Operai del settore edilizia in pensione a 63 anni con 30 anni di contributi attraverso la formula dell’Ape sociale. Grazie a un emendamento alla legge di Bilancio di Pd e M5S sarà ridotto da 36 a 30 anni il requisito contributivo richiesto a questa categoria di lavoratori per poter lasciare il lavoro a 63 anni con la formula dell’Ape sociale. Secondo il Messaggero, che parla di «Quota 93», la proposta ha trovato l’accordo nella maggioranza di governo.

Pelle (Filca Cisl): «Una grande conquista»

«Abbiamo proposto di abbassare da 36 a 30 anni il periodo di contributi necessario agli edili per accedere alla pensione con la cosiddetta Ape sociale (qui l’articolo completo sulle uscite anticipate dal lavoro) – ha detto Enzo Pelle, segretario generale Filca-Cisl – e la richiesta è stata formalizzata dal Pd attraverso un emendamento alla Legge di Bilancio. La sua approvazione rappresenterebbe una grande conquista per gli edili, il giusto riconoscimento di un lavoro duro, faticoso, rischioso. Il provvedimento sarebbe l’ennesimo ottimo risultato a favore delle fasce più deboli ottenuto con la Legge di bilancio, che grazie soprattutto al pressing del sindacato contiene misure importanti non solo sul fronte pensionistico, ma anche fiscale, sociale, ecc.».

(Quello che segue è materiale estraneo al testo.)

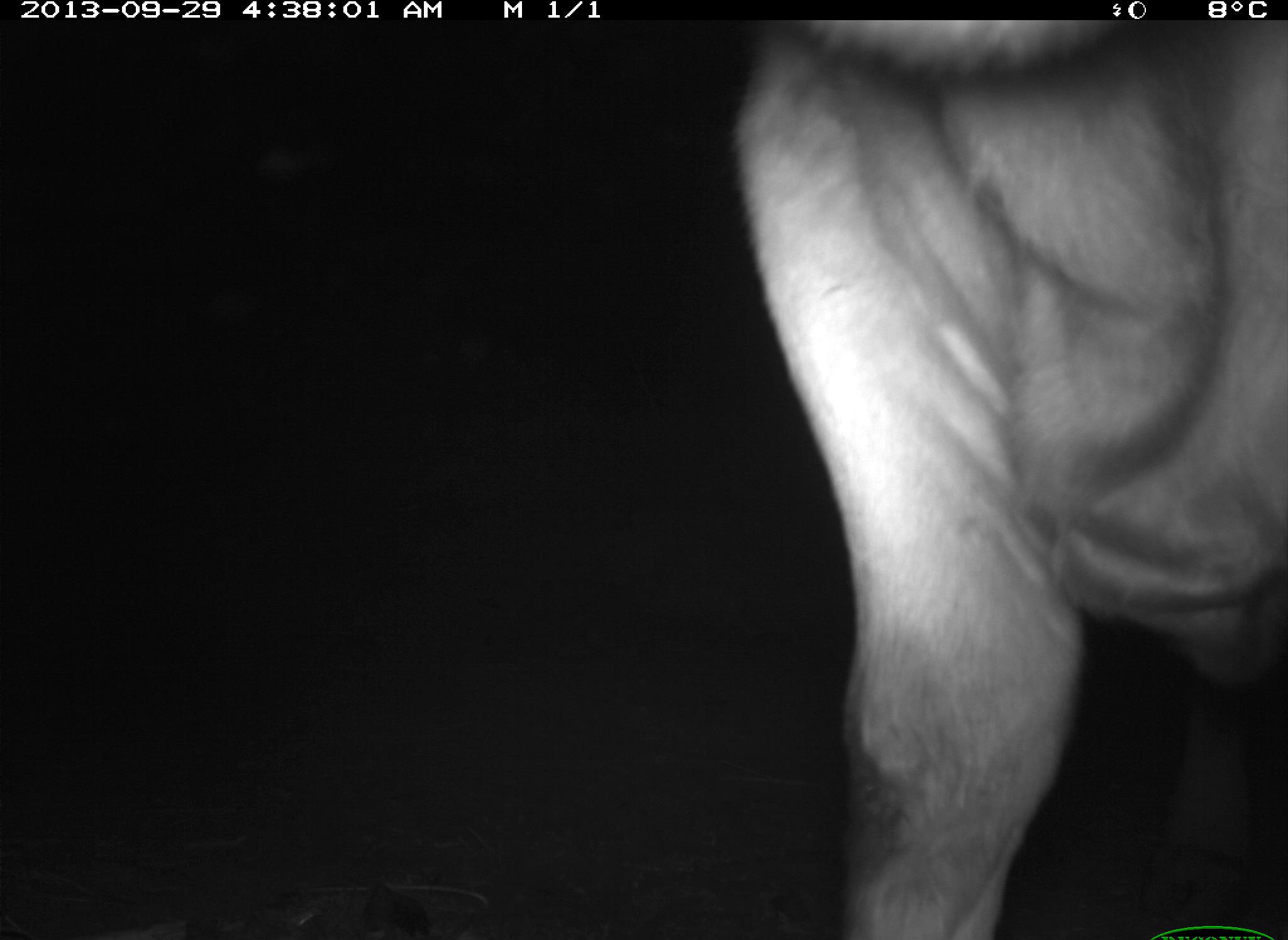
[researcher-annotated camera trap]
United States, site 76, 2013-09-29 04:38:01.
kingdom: Animalia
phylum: Chordata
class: Mammalia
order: Artiodactyla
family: Bovidae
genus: Bos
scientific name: Bos taurus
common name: cow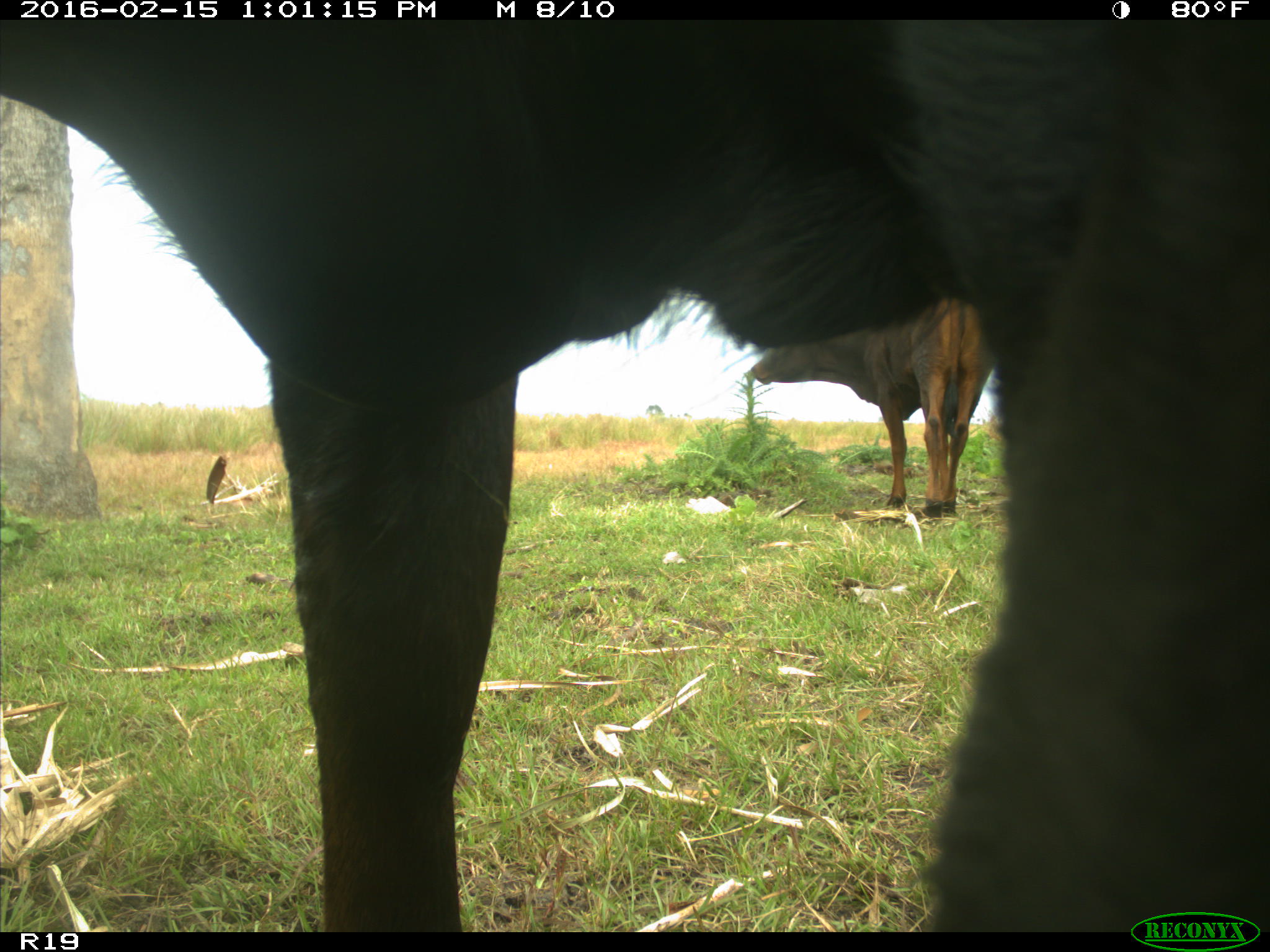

L’apertura del ministro Orlando

Sull’apertura del governo nei confronti degli operai edili si era espresso tre giorni fa il ministro del Lavoro Andrea Orlando. «Io sono ottimista sull’abbassamento degli anni dei contributi necessari per gli edili per andare in pensione. È una cosa che dobbiamo affrontare subito e si può affrontare già nella legge di bilancio. Non abbiamo mai interrotto il confronto per superare le distorsioni» della riforma Fornero. «Uno: che se metti un regime che è prevalentemente contributivo, non puoi imporre un’età prima della quale non puoi andare in pensione. Poi bisogna tener conto delle differenze delle condizioni di lavoro e infine cosa succede a quelli che vanno in pensione tra 15-20 anni. Già oggi rischiamo di mandare in pensione persone in condizioni di assoluta povertà e questo significa che bisogna mettere via soldi già oggi».

Più infortuni sul lavoro

L’abbassamento da 36 a 30 anni – avevano spiegato in una nota la senatrice ed ex ministra del Lavoro, Nunzia Catalfo, e Davide Tripiedi, deputato componente della commissione Lavoro – è «un intervento che reputiamo imprescindibile». E questo perché «i lavoratori delle imprese edili e affini sono sottoposti a continui sforzi che rendono questa una delle attività più usuranti dal punto di vista fisico. Secondo l’Inail, nei primi 9 mesi di quest’anno nel comparto costruzioni sono cresciute del 16% sia le denunce per infortuni sia le morti sul lavoro rispetto allo stesso periodo dello scorso anno. Ora abbiamo la possibilità di segnare un punto importante».

Il buco contributivo

Il problema da risolvere per questa categoria di lavoratori erano i buchi contributivi. «Il lavoro in edilizia – spiega pelle – ha caratteristiche che rendono difficile, per gli addetti, l’accesso alla pensione. I cantieri sono temporanei: tra la fine di un lavoro e l’inizio di un altro c’è spesso un lasso di tempo che per gli edili si trasforma in un buco contributivo. Il lavoro edile, inoltre, è discontinuo, perché in molti periodi dell’anno le condizioni climatiche non ne consentono lo svolgimento. Questo comporta per gli edili grandi difficoltà nel raggiungere la pensione. Molti si trovano in un limbo: troppo vecchi per lavorare nei cantieri, troppo giovani per la pensione». Inoltre notiamo un aumento dell’età media degli infortunati: per gli over 60 il lavoro nei cantieri è troppo faticoso e rischioso.